Game’s like this are less common these days.  It’s a narrative driven (with multiple branches in fact) space combat simulation.  You need to manage your TIE fighter’s (or bomber, interceptor amongst other craft) resources to be as effective as possible whilst you crush the Rebel alliance.  The controls were excellent (assuming you used a joystick) and the missions varied.  The graphics do not hold up well, though the sense of scale you get as you fly beside a star destroyer is impressive.  It’s a shame we’re unlikely to see many (if any) Star Wars games in the future, as a modernised version of this could work very well.



What can I say about this movie?  You all know it, you probably love it, and you’ve probably seen it more times that you’ve had hot dinners.  It’s amazing that there have been so many shoddy games to come from the franchise considering how easily it should translate.  From the fairly shonky Commodore 64/NES/etc. game, to the horrifially overpriced 2016 spin-off, there have been very few good games in the series.

For a nearly 10-year-old game it still looks pretty damn good.
Thankfully, the 20099 release fixed that, with an original story (purported to be Ghostbusters 3 in essence) in which you play a new character alongside the original cast.  The story was fairly standard, with ghosts having taken over the city meaning someone’s gonna call the Ghostbusters.  You would control your character, exploring environments (some surprisingly creepy) with your PK meter to find and catch ghosts.  Combat came down to weakening ghosts with your proton blaster (or alternative weapon) before slamming them into a trap.  It all worked really rather well with solid controls and good visuals to go with the fun gameplay.  I loved that crossing the streams with your teammates caused you to get knocked back.  There was even a really rather good mutliplayer mode that died way before its time because it wasn’t Call of Duty.

As ever, there are a few honourable mentions.  I didn’t put Goldeneye above as I feel it has not aged very well at all.  Whilst the single player is still great, with a ton of content, the multiplayer feels pretty shoddy with a horrible framrate.  I suppose I didn’t know any better at the time.  Blade Runner is a great and, for its time, very inventive adventure game with multiple endings.  Alien: Isolation is an excellent survival horror game in which you feel under constant threat; it’s just a shame that it goes on a bit too long and becomes a slog towards the end.  Spiderman 2 deserves a mention for its fantastic swinging mechanics that developes are still trying to live up to to this day.  Finally, a game I rarely see mentioned: Starship Troopers which was a rather fun RTS game that received a lot less attention than it deserved.

Have I missed any?  Are there any movie-based games that you think deserve their time in the sun?  Let me know, I’d love to give them a look!

49 thoughts on “5 Movie-Based Games That Weren’t Terrible

      1. The Lion King was a pain to play, period.

        I did watch a speed run of it earlier where a dude beat the whole thing in 15 minutes. Takes me that long to eventually give up and fail on Level 2.

        Oh and… Y NO GOLDENEYE (it really hasn’t aged well)

        Liked by 1 person

  1. Ya know, for years I labored under the delusion that Aladdin was the same on SNES than it was on the Sega. Turns out I was horribly wrong. Not even the same team was responsible for either. There was no sword play or anything of that nature on the SNES game, it was more centered around platforming and avoiding enemies.

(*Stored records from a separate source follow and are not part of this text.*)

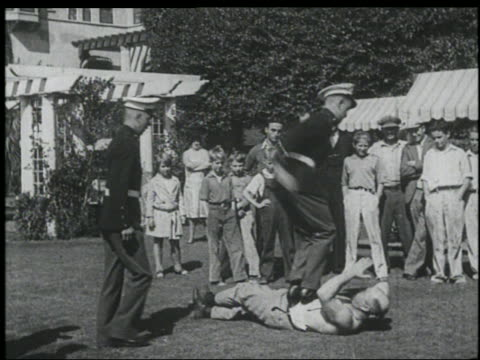 B/W 1920s line of men jumping on stomach of FA/JR? Richards / crowd of men + boys watches in background
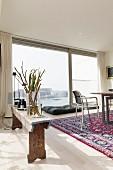 Zweige in Glasvase auf rustikaler Holzbank, gegenüber Stuhl aus Metall am Tisch, im Hintergrund raumhohes Fenster mit Aussicht auf Hafeneinfahrt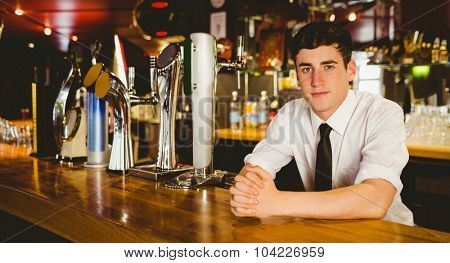 Portrait of confident male bartender sitting at bar counter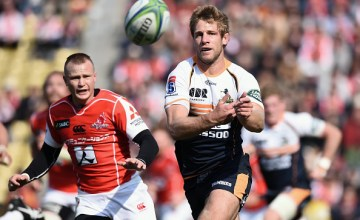 Kyle Godwin of the Brumbies passes the ball during the Super Rugby round 2 match between Sunwolves and Brumbies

    Still one of the greats, though!

    Oh, and I second Lion King as being one of the greatest movie-game adaptations, as well as Hook, which was also a great time.

    Liked by 2 people

  2. Deadpool couldn’t speak in that movie? What is this nonsense?

    Anyway, there are usually more instances of good movie-based games than game-based movies, and you certainly highlighted some interesting ones; I may have to check them out at some point. I think it’s because when going from films to video games, you’re adding content, and when going the other way, you’re taking away content – specifically the medium’s identity and primary appeal.

    Liked by 1 person

    1. Yeah, when he becomes Deadpool in it they see his mouth shut to make a point. They make him all Dark and gritty rather than fun too.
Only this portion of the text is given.